А в гладильне работают женщины, облачены в белое, и над белым нарядом — усердно-черные волосы, и растут горы влажного белья, такого белоснежного в клубах пара, что у прохожих на улице веки начинают гореть от яркой белизны, а женщины щебечут себе в этих клубах пара, и с клубами пара мечты всей гладильни летят на улицу, куда все ларьки и магазины проливают изнутри свой свет. Вечерняя суета! Вспыхнувшая по всему городу, согревающая.
И ряды домов, они, кажется, застегнулись на все пуговицы, сдержанные, сверху донизу замкнутые, административные здания после конца рабочего дня, но стены и здесь облизаны коричневеющими тенями. А теперь — на широкие бульвары. Свет огней с готовностью проглатывает всё новые и новые, мягко подкатывающие машины, и вода канала блестит от их фар, а под деревьями — парад вечерней элегантности. Весь свет праздно прогуливается, тщеславное показывание себя и смотрение на других, среди киосков, под голубым еще пока небом, в котором бродит ледяной хрусталь. И наконец — фанфары! Фанфары! Появляется Мария на кукольных ножках, идет, смеясь и хмурясь. Salve Maria.
А я в этот вечер, в этом городе, разве я — невысказанное слово? Нет! Я проступаю из уст моей красавицы, ее блеск окутывает меня, ее глаза озаряют меня своим сиянием, надо мною — купол ее волос, на меня веет ароматом ее пальто и ее лица, которое всеми своими чертами безмолвно обращено ко мне, и ее белозубый смех, и уста, и голос, что звучит из уст, мелодия голоса поднимается вверх, потом спадает, того голоса, что рожден здесь, голоса, поющего этот язык.

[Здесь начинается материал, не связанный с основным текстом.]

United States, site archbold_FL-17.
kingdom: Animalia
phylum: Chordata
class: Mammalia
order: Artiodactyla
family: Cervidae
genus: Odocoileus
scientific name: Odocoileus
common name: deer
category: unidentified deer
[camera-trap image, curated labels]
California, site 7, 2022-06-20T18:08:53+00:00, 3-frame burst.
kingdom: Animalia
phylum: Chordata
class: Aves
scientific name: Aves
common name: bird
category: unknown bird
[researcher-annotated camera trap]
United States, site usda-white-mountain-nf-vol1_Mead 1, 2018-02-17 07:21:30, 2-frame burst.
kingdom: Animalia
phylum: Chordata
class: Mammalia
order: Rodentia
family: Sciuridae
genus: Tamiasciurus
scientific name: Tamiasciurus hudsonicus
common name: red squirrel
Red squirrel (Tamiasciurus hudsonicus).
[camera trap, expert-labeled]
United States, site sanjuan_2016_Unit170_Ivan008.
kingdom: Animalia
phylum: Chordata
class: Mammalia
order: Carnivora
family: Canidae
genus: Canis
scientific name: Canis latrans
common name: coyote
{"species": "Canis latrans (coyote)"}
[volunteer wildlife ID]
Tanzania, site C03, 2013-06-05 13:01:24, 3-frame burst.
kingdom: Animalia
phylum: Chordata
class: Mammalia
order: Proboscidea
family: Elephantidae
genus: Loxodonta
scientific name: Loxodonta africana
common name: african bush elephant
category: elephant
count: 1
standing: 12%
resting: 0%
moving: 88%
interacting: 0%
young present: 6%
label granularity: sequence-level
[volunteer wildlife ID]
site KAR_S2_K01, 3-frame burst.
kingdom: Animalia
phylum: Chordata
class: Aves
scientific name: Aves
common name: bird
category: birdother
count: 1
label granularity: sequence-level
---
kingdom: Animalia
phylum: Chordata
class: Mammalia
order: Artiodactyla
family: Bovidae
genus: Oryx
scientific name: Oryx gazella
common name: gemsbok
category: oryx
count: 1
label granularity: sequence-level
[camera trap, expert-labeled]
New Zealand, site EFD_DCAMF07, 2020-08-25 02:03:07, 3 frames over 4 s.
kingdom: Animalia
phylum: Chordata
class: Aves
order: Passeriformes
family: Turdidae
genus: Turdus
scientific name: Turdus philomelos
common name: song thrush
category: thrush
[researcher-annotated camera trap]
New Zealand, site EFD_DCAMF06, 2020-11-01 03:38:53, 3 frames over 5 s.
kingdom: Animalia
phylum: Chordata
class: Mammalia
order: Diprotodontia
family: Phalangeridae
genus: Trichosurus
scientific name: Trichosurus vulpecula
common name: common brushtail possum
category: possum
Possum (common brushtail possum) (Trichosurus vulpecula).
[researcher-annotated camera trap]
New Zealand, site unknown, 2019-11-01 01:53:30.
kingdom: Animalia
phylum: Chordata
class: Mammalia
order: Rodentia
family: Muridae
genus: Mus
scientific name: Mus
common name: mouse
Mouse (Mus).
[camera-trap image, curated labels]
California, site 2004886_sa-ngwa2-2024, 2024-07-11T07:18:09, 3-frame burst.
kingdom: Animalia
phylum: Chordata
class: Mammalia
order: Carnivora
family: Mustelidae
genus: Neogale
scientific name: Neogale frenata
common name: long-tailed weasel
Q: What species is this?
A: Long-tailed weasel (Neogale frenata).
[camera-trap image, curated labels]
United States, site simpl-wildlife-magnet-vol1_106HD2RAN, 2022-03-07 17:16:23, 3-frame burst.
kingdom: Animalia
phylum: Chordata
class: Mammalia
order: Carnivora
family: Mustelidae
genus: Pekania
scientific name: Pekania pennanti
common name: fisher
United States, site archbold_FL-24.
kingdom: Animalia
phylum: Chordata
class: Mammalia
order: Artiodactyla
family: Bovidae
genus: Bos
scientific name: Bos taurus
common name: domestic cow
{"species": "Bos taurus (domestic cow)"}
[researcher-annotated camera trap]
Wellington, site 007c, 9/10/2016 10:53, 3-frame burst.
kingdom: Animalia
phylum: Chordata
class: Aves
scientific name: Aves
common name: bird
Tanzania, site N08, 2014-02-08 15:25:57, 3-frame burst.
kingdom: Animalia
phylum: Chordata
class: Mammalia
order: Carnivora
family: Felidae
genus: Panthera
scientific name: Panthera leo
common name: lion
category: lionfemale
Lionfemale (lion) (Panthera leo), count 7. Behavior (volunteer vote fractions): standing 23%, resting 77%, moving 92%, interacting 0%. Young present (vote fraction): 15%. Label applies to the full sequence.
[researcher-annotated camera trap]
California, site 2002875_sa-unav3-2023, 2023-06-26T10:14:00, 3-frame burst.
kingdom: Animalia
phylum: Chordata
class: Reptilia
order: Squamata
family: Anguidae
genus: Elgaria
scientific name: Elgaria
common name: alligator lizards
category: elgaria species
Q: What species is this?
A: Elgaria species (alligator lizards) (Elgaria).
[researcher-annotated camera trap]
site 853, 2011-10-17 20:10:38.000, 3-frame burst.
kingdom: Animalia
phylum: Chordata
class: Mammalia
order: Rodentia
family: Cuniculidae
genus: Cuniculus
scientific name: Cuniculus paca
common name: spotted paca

Голоса с виноградной мелодией. И ее рука с этими ногтями, рука Марии — тоже для меня, здесь:
Пусть мое имя обратится в старейшую таверну на улице, вымощенной булыжником, смиренно- старинное имя, самое бесстрашное из имен. И я подниму бокал прямо в этот небесный вечер и скажу
Salve, Maria! Salve Maria звучит у меня в голове, воздух salve Maria ощущают мои ноздри, я сокрушаю камни, я благословляю булыжник, я закладываю город. Salve основателю Рима, мне!
О если бы можно было вмуровать в стену этот момент, который весь поместился на одном- единственном листе, плавно опускающемся на землю. Скрепим собою этот момент, Мария, давай вырастим с тобою собор.